→ **Source**:
Emergency personnel and residents gather at the site of an Israeli airstrike that targeted a building in the Aisha Bakkar neighbourhood of Beirut. Photo: AFP


BEIRUT:

Israel pressed its attacks across Lebanon on Wednesday, hitting an apartment building in central Beirut, in the second targeting of the heart of the capital since the Middle East war began.

In New York, around 30 countries backing the UN peacekeeping force in Lebanon voiced concern over the fighting in Lebanon, which was drawn into the war last week when militant group Hezbollah attacked Israel in response to the killing of Iranian supreme leader Ayatollah Ali Khamenei in US-Israeli strikes.

Israel, which kept up its strikes in Lebanon even before the war despite a 2024 ceasefire, has since launched air raids across Lebanon and sent ground troops into border areas — an offensive that has left 570 people dead according to the health ministry.

Israel’s UN envoy Danny Danon said Wednesday that Israeli forces would continue to operate in Lebanon “as long (as) there will be a threat against us”.

Hezbollah meanwhile affirmed its “commitment” to the new Iranian supreme leader, Mojtaba Khamanei.

Lebanon’s state-run National News Agency (NNA) said “the enemy targeted an apartment in the Aisha Bakkar area” in central Beirut, a densely populated neighbourhood close to one of the city’s biggest shopping malls.

AFPTV’s live broadcast captured the sound of an air strike followed by a fireball erupting in an apartment within a multi-storey residential building in Beirut.

An AFP correspondent saw destroyed walls in the building’s seventh and eighth floors, with damaged cars nearby and security forces present at the scene.

When the strike hit, “I ran from room to room, pulled my wife and daughter out of the rooms and hid them behind a wall, then the second strike hit”, said Fawzi Asmar, owner of a bakery on the street where the strike took place.

→ **Dataset extract**:
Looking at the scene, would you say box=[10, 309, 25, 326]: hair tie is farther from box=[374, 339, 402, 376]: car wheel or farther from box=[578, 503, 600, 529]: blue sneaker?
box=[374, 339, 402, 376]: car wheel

→ **Directions**:
(1) Quote the Beirut strike report from "An AFP correspondent" up to and including "strike took place.".
(2) In the Beirut strike report, on which floors of the building did the AFP correspondent see destroyed walls?
Rely only on the Beirut strike report, not the listing.

→ **In response**:
(1)
An AFP correspondent saw destroyed walls in the building’s seventh and eighth floors, with damaged cars nearby and security forces present at the scene.

When the strike hit, “I ran from room to room, pulled my wife and daughter out of the rooms and hid them behind a wall, then the second strike hit”, said Fawzi Asmar, owner of a bakery on the street where the strike took place.

(2) The seventh and eighth floors.